# Material for the task
★ ★ ★ ★ ★ ★ ★

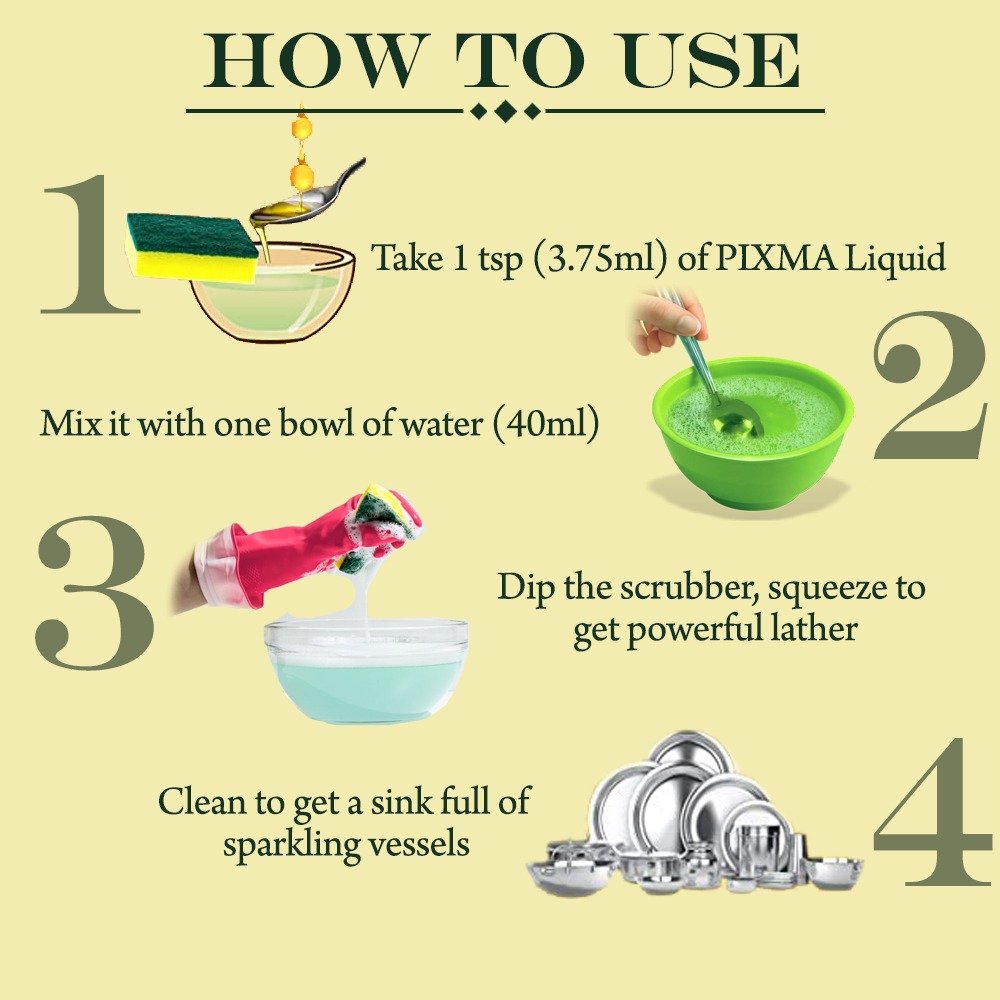 HOW TO USE

1

Take 1 tsp (3.75ml) of PIXMA Liquid

2

Mix it with one bowl of water (40ml)

3

Dip the scrubber, squeeze to get powerful lather

4

Clean to get a sink full of sparkling vessels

★ ★ ★ ★ ★ ★ ★

Repeat the data word for word; drop the pictures.

 HOW TO USE

1

Take 1 tsp (3.75ml) of PIXMA Liquid

2

Mix it with one bowl of water (40ml)

3

Dip the scrubber, squeeze to get powerful lather

4

Clean to get a sink full of sparkling vessels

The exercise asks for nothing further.